▶ **TEXT TO READ**

··········

Installing and upgrading your AIX* OS can be done in numerous ways.

For starters, you can install it from base media that’s downloadable from IBM. It’s simply a matter of populating your virtual media library with the appropriate images and using virtual DVDs and virtual SCSI adapters. The downside to using base media is that it requires customization once the OS is installed. This wasn’t a problem back when we were running one OS on each physical machine, but when you’re looking at loading many images onto a single physical frame, scalability becomes an issue.

Logically moving the install media devices and adding custom scripts, user IDs, cron jobs and site-specific information to your LPARs can also be time-consuming if done manually. Over time, many sites have just taken to upgrading and migrating existing systems rather than reinstalling them.

Alternatively, using the current versions of the VIO server and AIX, you can install your OS from images that you copy to USB flash drives. Flash drives are fast and by installing VIOS from USB, they solve the chicken and egg dilemma of how to install an OS when you’re installing the first machine in the data center. However, many of the same pitfalls apply with flash drives.

While many organizations install AIX using IBM PowerVC* virtualization and cloud manager to capture and deploy OS images, this method isn’t for everyone. Some encounter difficulties when coordinating among siloed teams to get PowerVC virtualization and cloud manager operational. (For one example, consider SAN teams that would have to allow access to their switches. This sort of bureaucracy can be overwhelming if you’re tasked with getting a green-field environment up and running quickly.)

The Advantages of NIM

So yes, when it comes to installing AIX, you have options. But for me, there’s only one real choice: the Network Installation Manager (NIM). NIM runs on an AIX LPAR, making it simple to deploy, even for those who haven’t previously used it. I also appreciate the control NIM gives me. I can choose where in the environment to run NIM, and I can have multiple NIM servers in multiple locations.

··········

▶ **RAW DATA**
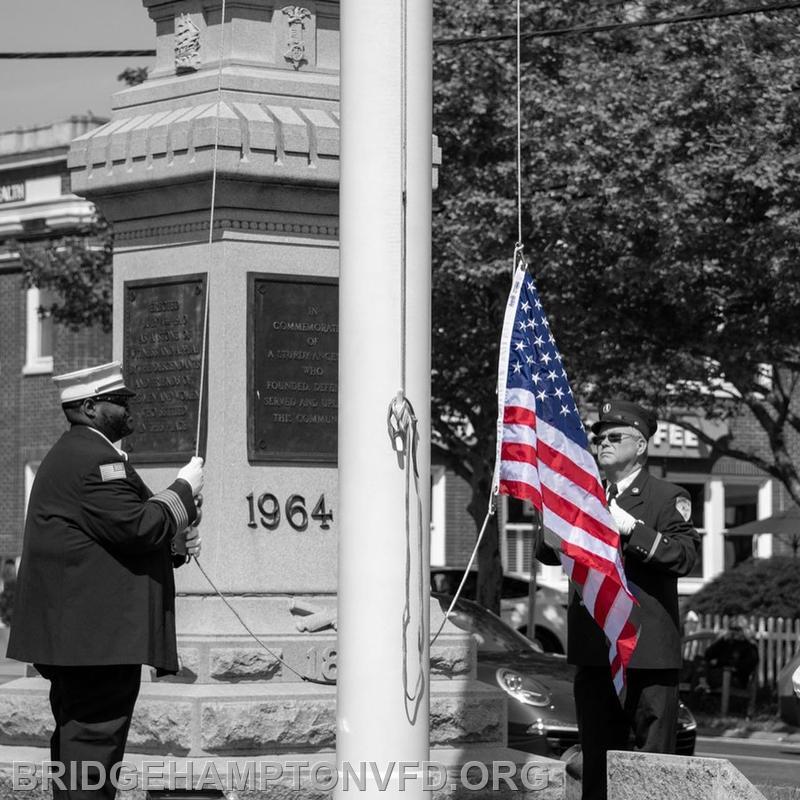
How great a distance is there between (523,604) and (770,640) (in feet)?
25.0

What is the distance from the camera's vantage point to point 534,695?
13.7 m

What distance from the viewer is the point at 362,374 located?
7199 millimetres

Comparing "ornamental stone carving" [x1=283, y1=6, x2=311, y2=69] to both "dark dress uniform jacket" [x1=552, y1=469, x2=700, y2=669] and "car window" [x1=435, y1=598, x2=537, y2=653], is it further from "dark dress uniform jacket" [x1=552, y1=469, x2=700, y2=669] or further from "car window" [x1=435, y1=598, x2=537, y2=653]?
"car window" [x1=435, y1=598, x2=537, y2=653]

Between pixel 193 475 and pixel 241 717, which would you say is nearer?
pixel 193 475

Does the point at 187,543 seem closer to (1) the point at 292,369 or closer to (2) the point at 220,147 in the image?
(1) the point at 292,369

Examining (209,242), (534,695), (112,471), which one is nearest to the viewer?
(112,471)

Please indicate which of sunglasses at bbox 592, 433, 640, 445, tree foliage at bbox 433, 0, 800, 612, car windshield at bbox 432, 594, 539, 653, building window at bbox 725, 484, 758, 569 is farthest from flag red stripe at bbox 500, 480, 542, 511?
building window at bbox 725, 484, 758, 569

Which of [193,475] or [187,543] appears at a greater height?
[193,475]

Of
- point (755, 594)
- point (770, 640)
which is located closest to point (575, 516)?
point (770, 640)

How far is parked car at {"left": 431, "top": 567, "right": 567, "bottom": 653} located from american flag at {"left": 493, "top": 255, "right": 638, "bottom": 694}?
2030 cm

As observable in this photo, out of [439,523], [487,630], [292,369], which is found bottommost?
[487,630]

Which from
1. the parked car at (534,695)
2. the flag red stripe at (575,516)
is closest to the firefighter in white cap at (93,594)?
the flag red stripe at (575,516)

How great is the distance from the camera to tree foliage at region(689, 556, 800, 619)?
80.5 ft

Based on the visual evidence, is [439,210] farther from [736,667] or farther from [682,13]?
[736,667]
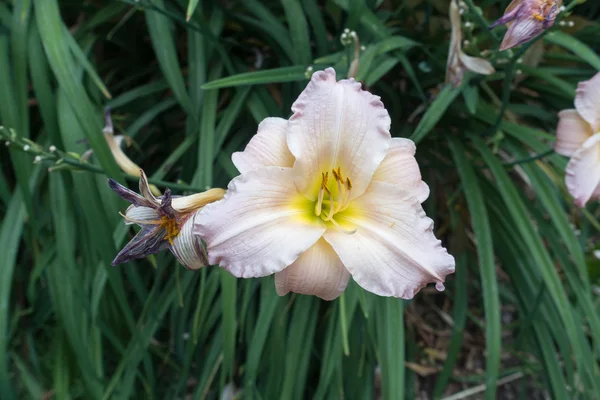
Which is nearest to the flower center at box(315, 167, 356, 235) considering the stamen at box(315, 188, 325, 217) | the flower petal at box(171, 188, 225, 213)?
the stamen at box(315, 188, 325, 217)

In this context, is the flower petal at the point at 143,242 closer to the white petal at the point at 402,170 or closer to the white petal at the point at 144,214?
the white petal at the point at 144,214

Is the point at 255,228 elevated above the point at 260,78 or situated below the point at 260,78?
below

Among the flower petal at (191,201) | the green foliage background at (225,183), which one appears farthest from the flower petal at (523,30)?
the flower petal at (191,201)

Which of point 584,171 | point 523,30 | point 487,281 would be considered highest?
point 523,30

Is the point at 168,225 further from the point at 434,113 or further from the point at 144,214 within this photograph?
the point at 434,113

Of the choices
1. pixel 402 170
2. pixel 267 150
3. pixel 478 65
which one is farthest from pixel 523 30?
pixel 267 150

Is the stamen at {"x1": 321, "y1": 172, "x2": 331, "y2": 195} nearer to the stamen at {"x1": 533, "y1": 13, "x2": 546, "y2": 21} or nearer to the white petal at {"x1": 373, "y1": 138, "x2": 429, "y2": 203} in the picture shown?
the white petal at {"x1": 373, "y1": 138, "x2": 429, "y2": 203}

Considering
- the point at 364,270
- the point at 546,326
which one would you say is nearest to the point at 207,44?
the point at 364,270
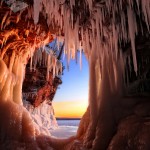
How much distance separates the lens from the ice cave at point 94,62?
5090 mm

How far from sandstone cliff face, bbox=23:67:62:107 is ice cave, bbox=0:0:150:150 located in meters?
4.59

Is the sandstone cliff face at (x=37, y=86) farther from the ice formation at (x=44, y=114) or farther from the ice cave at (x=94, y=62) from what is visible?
the ice cave at (x=94, y=62)

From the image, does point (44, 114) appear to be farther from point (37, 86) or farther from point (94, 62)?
point (94, 62)

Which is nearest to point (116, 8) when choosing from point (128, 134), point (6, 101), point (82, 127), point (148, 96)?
point (148, 96)

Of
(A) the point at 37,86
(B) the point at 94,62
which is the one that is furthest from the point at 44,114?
(B) the point at 94,62

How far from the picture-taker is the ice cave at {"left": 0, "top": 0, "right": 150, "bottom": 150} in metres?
5.09

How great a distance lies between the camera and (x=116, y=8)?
517 centimetres

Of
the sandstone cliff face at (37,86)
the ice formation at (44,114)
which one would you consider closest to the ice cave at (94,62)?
the sandstone cliff face at (37,86)

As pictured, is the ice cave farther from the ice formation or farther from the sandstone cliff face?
the ice formation

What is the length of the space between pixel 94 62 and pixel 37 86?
24.9ft

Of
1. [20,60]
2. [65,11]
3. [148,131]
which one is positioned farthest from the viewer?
[20,60]

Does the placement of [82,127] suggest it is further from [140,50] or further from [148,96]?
[140,50]

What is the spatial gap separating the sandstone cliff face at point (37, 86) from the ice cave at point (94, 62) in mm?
4594

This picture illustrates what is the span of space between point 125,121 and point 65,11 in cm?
290
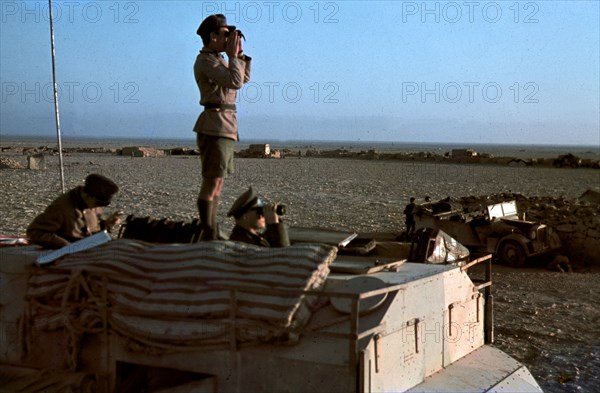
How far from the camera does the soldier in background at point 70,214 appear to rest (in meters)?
6.84

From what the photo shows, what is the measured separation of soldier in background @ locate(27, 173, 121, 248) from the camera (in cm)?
684

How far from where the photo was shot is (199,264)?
598cm

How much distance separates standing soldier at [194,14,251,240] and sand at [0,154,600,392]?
4.90 m

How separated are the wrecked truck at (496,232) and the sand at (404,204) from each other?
1.86ft

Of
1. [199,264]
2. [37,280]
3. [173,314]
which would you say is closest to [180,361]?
[173,314]

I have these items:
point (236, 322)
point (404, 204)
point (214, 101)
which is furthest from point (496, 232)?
point (236, 322)

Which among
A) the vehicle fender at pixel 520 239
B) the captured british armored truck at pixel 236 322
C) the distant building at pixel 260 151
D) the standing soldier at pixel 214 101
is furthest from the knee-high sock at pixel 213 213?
the distant building at pixel 260 151

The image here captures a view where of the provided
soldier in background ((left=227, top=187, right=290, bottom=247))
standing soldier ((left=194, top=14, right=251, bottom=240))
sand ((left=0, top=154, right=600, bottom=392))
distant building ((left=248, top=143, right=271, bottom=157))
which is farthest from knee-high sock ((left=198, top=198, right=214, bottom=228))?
distant building ((left=248, top=143, right=271, bottom=157))

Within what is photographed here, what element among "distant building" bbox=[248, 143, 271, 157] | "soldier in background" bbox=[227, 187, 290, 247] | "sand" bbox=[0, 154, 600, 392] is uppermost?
"soldier in background" bbox=[227, 187, 290, 247]

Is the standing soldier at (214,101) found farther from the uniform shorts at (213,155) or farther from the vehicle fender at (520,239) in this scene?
the vehicle fender at (520,239)

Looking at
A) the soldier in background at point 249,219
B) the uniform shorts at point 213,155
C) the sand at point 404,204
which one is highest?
the uniform shorts at point 213,155

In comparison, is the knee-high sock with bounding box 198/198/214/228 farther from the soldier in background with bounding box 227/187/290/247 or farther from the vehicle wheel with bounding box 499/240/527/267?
the vehicle wheel with bounding box 499/240/527/267

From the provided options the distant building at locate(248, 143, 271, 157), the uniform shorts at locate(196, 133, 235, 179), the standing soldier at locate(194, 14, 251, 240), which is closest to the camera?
the standing soldier at locate(194, 14, 251, 240)

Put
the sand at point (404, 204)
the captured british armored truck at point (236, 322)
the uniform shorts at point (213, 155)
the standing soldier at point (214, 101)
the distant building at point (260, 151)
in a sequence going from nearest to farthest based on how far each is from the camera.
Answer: the captured british armored truck at point (236, 322), the standing soldier at point (214, 101), the uniform shorts at point (213, 155), the sand at point (404, 204), the distant building at point (260, 151)
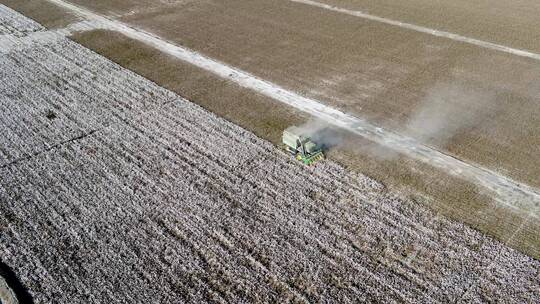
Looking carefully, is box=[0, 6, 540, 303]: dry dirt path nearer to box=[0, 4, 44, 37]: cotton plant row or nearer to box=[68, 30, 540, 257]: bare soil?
box=[68, 30, 540, 257]: bare soil

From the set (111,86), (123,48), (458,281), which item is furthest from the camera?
(123,48)

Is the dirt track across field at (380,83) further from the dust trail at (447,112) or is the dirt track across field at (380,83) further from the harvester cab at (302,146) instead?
the harvester cab at (302,146)

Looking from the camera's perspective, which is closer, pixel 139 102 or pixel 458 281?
pixel 458 281

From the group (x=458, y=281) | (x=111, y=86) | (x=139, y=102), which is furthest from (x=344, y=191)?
(x=111, y=86)

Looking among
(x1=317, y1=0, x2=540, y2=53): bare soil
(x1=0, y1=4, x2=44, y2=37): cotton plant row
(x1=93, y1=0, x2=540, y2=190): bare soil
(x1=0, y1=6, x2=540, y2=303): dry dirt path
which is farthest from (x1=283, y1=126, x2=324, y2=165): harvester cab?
(x1=0, y1=4, x2=44, y2=37): cotton plant row

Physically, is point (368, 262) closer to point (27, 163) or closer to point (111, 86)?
point (27, 163)

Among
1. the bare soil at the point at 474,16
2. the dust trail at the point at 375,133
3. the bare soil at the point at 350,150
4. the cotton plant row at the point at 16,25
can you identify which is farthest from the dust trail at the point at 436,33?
the cotton plant row at the point at 16,25

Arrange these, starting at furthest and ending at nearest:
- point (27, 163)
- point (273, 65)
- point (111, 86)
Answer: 1. point (273, 65)
2. point (111, 86)
3. point (27, 163)

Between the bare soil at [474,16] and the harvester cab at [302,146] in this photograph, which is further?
the bare soil at [474,16]
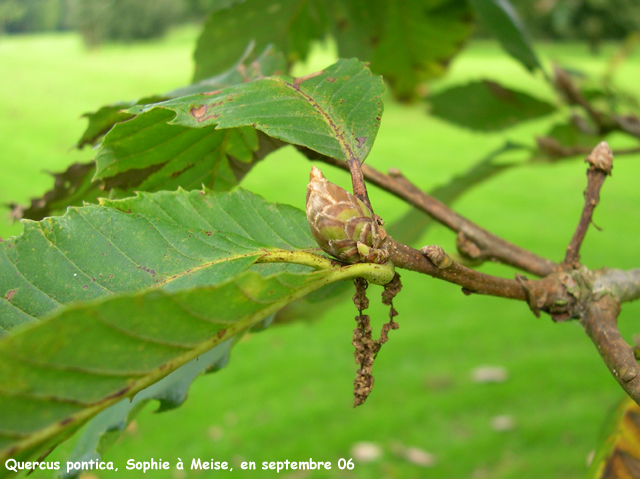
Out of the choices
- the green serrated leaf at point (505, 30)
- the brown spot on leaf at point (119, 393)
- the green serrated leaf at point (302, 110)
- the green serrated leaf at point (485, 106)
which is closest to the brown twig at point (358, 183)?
the green serrated leaf at point (302, 110)

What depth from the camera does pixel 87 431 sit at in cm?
83

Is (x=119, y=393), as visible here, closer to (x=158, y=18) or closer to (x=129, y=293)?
(x=129, y=293)

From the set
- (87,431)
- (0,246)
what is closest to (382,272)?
(0,246)

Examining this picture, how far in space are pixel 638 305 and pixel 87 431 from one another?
4.06 metres

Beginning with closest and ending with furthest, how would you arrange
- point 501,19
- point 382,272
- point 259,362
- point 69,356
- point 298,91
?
point 69,356 → point 382,272 → point 298,91 → point 501,19 → point 259,362

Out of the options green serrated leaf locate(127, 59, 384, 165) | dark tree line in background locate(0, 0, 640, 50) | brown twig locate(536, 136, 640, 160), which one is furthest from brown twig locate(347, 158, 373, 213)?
dark tree line in background locate(0, 0, 640, 50)

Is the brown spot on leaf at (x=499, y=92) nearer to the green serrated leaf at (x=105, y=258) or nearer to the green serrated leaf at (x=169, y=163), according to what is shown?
the green serrated leaf at (x=169, y=163)

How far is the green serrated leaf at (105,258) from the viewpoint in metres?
0.50

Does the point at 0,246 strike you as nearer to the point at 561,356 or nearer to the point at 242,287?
the point at 242,287

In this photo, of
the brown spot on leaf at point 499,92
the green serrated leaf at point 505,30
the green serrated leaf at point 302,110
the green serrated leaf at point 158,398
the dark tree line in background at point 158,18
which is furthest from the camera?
the dark tree line in background at point 158,18

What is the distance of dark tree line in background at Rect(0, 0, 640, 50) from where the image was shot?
10891 millimetres

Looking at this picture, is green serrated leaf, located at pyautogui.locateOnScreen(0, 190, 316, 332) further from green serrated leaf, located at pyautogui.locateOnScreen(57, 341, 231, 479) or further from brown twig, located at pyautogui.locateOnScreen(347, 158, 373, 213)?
green serrated leaf, located at pyautogui.locateOnScreen(57, 341, 231, 479)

··········

▶ **GIVEN EXERCISE**
Switch "options" to "choices" and give the part of the passage on AIX installation between "The Advantages of" and "in multiple locations.", inclusive.

▶ **FINAL RESULT**
The Advantages of NIM

So yes, when it comes to installing AIX, you have choices. But for me, there’s only one real choice: the Network Installation Manager (NIM). NIM runs on an AIX LPAR, making it simple to deploy, even for those who haven’t previously used it. I also appreciate the control NIM gives me. I can choose where in the environment to run NIM, and I can have multiple NIM servers in multiple locations.